We also need to consider the case for a dedicated health and care tax, which can be varied locally. Even protecting NHS spending results in disproportionate cuts in other areas of Government spending, distorting sensible, rational decisions. As this is an area on which spending inexorably rises, there is a case for carving out such a tax.
I am sorry, but I want to conclude my remarks now to give other Members a chance to speak.
This proposal has had very significant support. NHS Survival, which now encompasses 8,000 members—junior doctors, patient groups and so on—has strongly argued for such a tax. Forty chief executives of care organisations wrote to the Prime Minister to support the case. The chief executive of the King’s Fund, Chris Ham, has written a very helpful blog, making the case.
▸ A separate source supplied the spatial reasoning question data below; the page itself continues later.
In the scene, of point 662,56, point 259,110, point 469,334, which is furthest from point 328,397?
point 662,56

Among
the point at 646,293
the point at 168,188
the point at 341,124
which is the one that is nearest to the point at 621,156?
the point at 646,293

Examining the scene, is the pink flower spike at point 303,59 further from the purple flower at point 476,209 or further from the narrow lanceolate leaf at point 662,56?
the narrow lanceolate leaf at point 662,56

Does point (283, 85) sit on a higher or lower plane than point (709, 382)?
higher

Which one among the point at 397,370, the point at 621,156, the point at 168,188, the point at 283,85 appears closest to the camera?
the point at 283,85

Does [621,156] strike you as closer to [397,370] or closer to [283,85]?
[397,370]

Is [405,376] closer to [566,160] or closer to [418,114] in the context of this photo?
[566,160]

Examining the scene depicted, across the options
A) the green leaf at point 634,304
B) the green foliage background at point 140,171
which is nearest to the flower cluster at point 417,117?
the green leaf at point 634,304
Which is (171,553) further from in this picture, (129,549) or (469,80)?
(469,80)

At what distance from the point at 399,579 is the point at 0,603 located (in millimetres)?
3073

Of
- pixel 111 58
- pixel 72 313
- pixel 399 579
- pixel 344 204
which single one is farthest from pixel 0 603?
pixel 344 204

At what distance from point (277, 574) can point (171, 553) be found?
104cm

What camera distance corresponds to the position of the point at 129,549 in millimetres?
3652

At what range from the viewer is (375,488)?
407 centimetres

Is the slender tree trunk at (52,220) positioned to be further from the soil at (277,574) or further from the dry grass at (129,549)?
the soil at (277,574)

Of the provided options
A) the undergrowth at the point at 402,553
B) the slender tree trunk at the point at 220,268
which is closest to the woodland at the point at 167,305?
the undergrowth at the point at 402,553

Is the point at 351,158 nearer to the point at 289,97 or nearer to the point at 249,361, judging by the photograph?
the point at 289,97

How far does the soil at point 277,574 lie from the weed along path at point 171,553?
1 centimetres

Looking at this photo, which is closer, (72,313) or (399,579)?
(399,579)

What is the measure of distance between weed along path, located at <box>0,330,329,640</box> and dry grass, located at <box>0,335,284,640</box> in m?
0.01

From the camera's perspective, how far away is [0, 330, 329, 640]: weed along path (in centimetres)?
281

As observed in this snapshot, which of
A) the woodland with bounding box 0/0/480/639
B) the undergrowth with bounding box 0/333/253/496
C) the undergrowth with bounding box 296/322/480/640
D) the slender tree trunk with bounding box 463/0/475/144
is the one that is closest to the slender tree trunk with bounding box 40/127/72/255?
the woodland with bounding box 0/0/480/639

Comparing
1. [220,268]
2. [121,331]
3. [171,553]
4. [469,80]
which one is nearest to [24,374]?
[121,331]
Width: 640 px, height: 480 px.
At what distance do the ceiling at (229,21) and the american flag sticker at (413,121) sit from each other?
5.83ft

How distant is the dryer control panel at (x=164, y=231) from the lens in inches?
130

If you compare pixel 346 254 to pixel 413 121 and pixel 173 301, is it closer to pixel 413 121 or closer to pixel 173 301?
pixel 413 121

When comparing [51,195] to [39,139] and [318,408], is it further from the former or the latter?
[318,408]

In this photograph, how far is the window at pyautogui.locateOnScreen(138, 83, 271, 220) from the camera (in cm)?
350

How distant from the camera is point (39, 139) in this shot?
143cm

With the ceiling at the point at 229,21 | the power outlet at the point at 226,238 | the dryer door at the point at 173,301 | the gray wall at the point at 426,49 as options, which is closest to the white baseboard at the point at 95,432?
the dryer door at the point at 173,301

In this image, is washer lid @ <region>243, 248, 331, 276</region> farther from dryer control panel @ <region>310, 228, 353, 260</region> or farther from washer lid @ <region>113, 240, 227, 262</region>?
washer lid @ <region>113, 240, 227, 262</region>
Royal colleges of surgeons, pathologists and anaesthetists have all supported the call. I urge the Government to respond positively. They should stop and think for a moment before rejecting our proposal, because it might be an enormous help to the Government in resolving an intractable problem. This is the time for a 21st-century Beveridge report to come up with a long-term settlement for the NHS and for social care.
I agree with the right hon. Lady that it is difficult in our election cycle to think further ahead, but it is not impossible. During the last Parliament, the NHS came up with the “Five Year Forward View”, which at the time was supported by all major political parties. With that experience behind us, it is possible to go ahead and come up with further long-term views. As I said, a debate, rather than aiming for a consensus, would be helpful. That is exactly the sort of thing that think-tanks, researchers and all sorts of organisations can, are and should look into.
I want to highlight the fact that this issue is political. The right hon. Member for North Norfolk mentioned an organisation called NHS Survival. I saw on its website that lots of clinicians are involved with it. It is fabulous that clinicians are involved in this discussion about the future of the NHS. That said, the founder of the organisation was also, according to its website, the person who initiated a petition calling on the Secretary of State for Health to resign. The right hon. Gentleman called on NHS Survival as an example of a body lobbying for a commission, but it is clearly very political. There is no way of taking the politics out of this.
I totally share the hon. Lady’s view that the politics should not be taken out of health. As others have said, we spend such a substantial amount of public money on the NHS and social care that it is absolutely right it should be subject to political debate. However, as others have said, in particular the hon. Member for Leicester West (Liz Kendall) and the right hon. Member for Don Valley (Caroline Flint), we do not ultimately, in the partisan environment we work in, confront the really difficult issues. They keep being put off. This is the whole problem. However much in theory she describes a perfect democratic situation in which these issues are debated and resolved, they are not resolved. We remain drifting into crisis because we are not confronting it.
The right hon. Gentleman makes an important point about the need to look at and confront the long-term future funding settlement. I just do not think a commission is necessarily the right way to do it. The fact that we are having a conversation about it now, here in this House, is in its own right a good thing.